What you have to do: From the halibut quota article below, extract the passage from "After nearly a" to "few select individuals." word for word.

Sport Fishing Institute

The Experimental Halibut Quota Leasing Scheme – Is It good for the Future of Our Fishery?


In 2003, under pressure from the commercial halibut fleet to limit the public harvest of halibut, then Minister Thibault announced his intention to create and assign quota to the public fishery as well as the commercial fleet. In spite of considerable debate and contrary to advice offered by the SFAB, the minister settled on the infamous 8812 allocation split, gifting access to 88% of Canada’s halibut resource to roughly 400 individuals while limiting the rest of Canadians to 12%.

After nearly a decade of debate and several failed attempts to implement what was a flawed and unfair policy, the recreational sector walked away from the Halibut Allocation Policy implementation process, and in 2010 and 2011 embarked on a significant public education and lobby effort in order to inform the public of the basic lack of fairness in the policy, and to illustrate how it had the potential to turn a common property resource, intended to benefit all Canadians, into private property designed to enrich a few select individuals.

In 2011 DFO announced that it would reallocate 3% of the total allowable catch back to the public, thereby creating the allocation split of 8515 that the recreational fishery still struggles to realize its social and economic potential within today.

Records supplied:
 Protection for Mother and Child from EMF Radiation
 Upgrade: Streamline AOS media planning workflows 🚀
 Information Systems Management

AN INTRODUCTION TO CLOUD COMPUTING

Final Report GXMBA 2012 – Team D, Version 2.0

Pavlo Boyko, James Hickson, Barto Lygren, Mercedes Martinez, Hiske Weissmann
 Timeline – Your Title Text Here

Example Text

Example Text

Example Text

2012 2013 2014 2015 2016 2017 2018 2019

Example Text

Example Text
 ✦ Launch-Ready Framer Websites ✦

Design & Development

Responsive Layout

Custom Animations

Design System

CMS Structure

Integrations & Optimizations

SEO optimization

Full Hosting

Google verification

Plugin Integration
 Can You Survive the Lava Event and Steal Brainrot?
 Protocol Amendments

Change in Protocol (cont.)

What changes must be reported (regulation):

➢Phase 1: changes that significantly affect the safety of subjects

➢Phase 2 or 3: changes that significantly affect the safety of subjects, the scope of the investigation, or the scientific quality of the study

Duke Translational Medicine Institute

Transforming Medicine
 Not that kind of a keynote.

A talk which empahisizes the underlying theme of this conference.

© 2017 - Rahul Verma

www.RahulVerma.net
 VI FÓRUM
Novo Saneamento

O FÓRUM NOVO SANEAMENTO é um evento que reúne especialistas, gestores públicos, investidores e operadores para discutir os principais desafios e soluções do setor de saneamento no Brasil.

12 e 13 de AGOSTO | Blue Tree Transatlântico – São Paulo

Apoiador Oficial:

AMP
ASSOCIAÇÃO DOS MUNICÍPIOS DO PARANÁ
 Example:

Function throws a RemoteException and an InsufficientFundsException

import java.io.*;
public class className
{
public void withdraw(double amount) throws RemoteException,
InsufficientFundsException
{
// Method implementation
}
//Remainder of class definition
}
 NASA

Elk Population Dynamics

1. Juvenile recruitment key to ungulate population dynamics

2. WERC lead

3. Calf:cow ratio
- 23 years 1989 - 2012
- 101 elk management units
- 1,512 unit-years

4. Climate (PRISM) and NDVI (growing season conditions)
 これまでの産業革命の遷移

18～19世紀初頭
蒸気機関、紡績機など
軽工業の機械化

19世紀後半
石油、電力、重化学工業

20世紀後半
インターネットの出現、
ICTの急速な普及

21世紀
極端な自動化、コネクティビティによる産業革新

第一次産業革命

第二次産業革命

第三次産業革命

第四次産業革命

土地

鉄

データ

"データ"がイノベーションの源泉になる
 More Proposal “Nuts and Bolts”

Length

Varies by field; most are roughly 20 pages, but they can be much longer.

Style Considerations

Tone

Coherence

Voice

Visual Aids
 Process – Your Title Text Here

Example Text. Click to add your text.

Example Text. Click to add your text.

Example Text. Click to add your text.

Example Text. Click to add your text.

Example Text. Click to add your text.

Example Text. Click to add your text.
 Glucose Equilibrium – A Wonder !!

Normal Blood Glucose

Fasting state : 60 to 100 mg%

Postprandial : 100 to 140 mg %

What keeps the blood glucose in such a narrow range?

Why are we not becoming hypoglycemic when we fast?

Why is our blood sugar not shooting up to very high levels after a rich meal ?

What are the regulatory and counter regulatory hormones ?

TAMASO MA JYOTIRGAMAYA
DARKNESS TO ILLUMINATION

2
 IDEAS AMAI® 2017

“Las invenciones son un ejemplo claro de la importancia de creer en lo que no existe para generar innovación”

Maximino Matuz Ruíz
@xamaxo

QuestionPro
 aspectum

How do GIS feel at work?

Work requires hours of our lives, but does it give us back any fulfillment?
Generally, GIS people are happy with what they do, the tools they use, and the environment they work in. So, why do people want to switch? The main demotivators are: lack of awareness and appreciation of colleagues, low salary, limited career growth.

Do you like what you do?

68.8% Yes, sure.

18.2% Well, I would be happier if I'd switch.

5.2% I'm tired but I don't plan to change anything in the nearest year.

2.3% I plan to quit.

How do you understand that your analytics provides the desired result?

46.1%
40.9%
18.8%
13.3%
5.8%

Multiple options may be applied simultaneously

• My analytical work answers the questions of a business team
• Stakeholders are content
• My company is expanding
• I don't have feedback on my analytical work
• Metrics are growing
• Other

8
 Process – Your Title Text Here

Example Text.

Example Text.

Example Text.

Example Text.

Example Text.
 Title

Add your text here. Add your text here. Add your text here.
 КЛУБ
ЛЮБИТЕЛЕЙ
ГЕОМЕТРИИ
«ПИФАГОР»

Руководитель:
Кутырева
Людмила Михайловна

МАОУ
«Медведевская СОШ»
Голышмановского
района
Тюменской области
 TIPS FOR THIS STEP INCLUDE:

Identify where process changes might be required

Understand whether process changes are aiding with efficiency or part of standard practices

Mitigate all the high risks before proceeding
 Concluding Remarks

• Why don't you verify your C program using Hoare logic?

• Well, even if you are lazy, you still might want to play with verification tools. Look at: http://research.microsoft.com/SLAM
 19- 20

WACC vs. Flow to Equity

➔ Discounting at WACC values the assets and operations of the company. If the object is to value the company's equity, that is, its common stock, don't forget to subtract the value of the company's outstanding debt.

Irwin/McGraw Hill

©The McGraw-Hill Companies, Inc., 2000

Result of this exercise:
After nearly a decade of debate and several failed attempts to implement what was a flawed and unfair policy, the recreational sector walked away from the Halibut Allocation Policy implementation process, and in 2010 and 2011 embarked on a significant public education and lobby effort in order to inform the public of the basic lack of fairness in the policy, and to illustrate how it had the potential to turn a common property resource, intended to benefit all Canadians, into private property designed to enrich a few select individuals.